Feb 11 2013
The German Academic Exchange Service (DAAD) is sponsoring a joint project involving Johannes Gutenberg University Mainz (JGU) in Mainz, Tohoku University in Japan, Stanford University, and IBM Research.
The project will be focusing on the field of spintronics, a key technology that enables the creation of new energy-efficient IT devices. At Mainz researchers from JGU's Institute of Physics and the Institute of Inorganic Chemistry and Analytical Chemistry participate with many of the activities taking place under the Materials Science in Mainz (MAINZ) Graduate School of Excellence. Over the next four years, the SpinNet network will be funded with about EUR 1 million from the German Federal Ministry of Education and Research (BMBF). SpinNet is one of the 21 projects that the German Academic Exchange Service approved from the total of 120 proposals submitted in the first round and from the 40 entries that made it to the second round.
Under the aegis of the MAINZ Graduate School, Johannes Gutenberg University Mainz had submitted a proposal for financial support as a so-called "Thematic Network". With this program, the German Academic Exchange Service aims to provide support to research-based multilateral and international networks with leading partners from abroad. The inclusion of non-university research facilities, such as IBM Research, was encouraged and the program is intended to help create attractive conditions that will help attract excellent international young researchers from partner universities to Germany. Another purpose is to enable the participating German universities to work at the cutting edge of international research by creating centers of competence. The MAINZ Graduate School has been closely cooperating with the partners for years and SpinNet will help to further this cooperation and fund complementary activities.
SpinNet will concentrate on the development of energy-saving information technology using the potential provided by spintronics. The current semiconductor-based systems will reach their limits in the foreseeable future, meaning that innovative technologies need to be developed if components are to be miniaturized further and energy consumption is reduced. In this context, spintronics is a highly promising approach. While conventional electronic systems in IT components employ only the charge of electrons, spintronics also involves the intrinsic angular momentum or spin of electrons for information processing. Using this technology, it should be possible to develop non-volatile storage and logic systems and these would then reduce energy consumption while also radically simplifying systems architecture. The new research network will be officially launched on April 1, 2013; with the inaugural meeting of the partners taking place at the Newspin3 Conference that is to be held on April 2, 2013 in Mainz.

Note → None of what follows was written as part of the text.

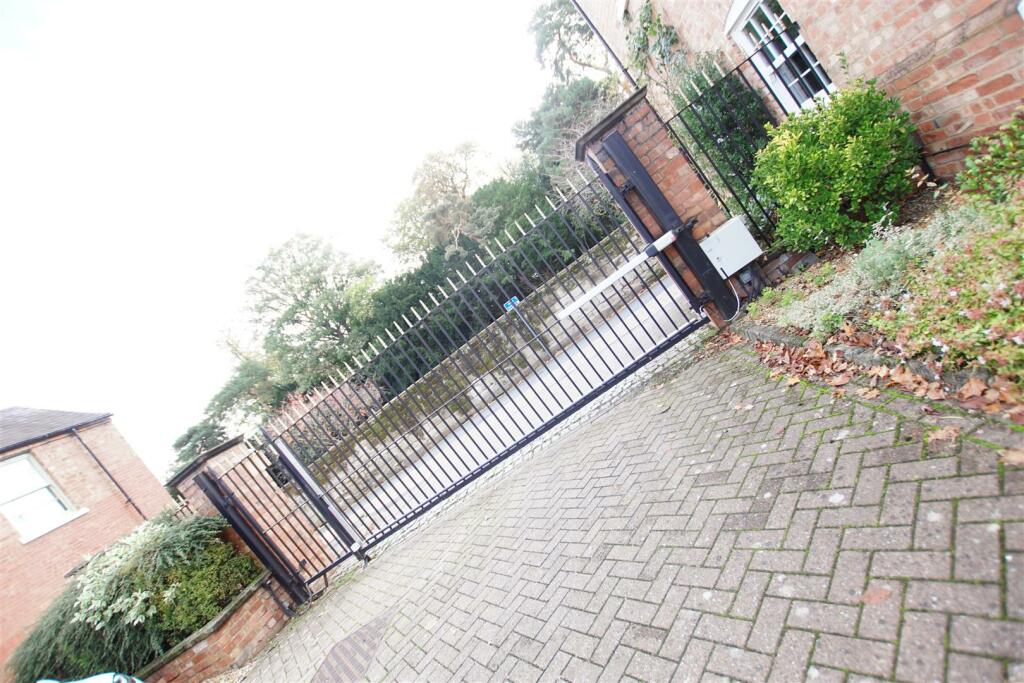 Additional image 14 of Neville Court, Jury Street, Warwick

Funding for the MAINZ Graduate School was approved in the 2007 German Excellence Initiative. In the second round in 2012, MAINZ was awarded further funding for another five years – a major success for the materials scientists in Mainz and a significant boost for the education of young researchers at Johannes Gutenberg University Mainz. The Graduate School of Excellence combines work groups from JGU, the University of Kaiserslautern, and the Max Planck Institute for Polymer Research in Mainz. One of its core research fields is spintronics. Cooperation in this sector with leading international partners plays an important role. The Graduate School provides outstanding national and international doctoral candidates in the natural sciences with excellent training in materials science.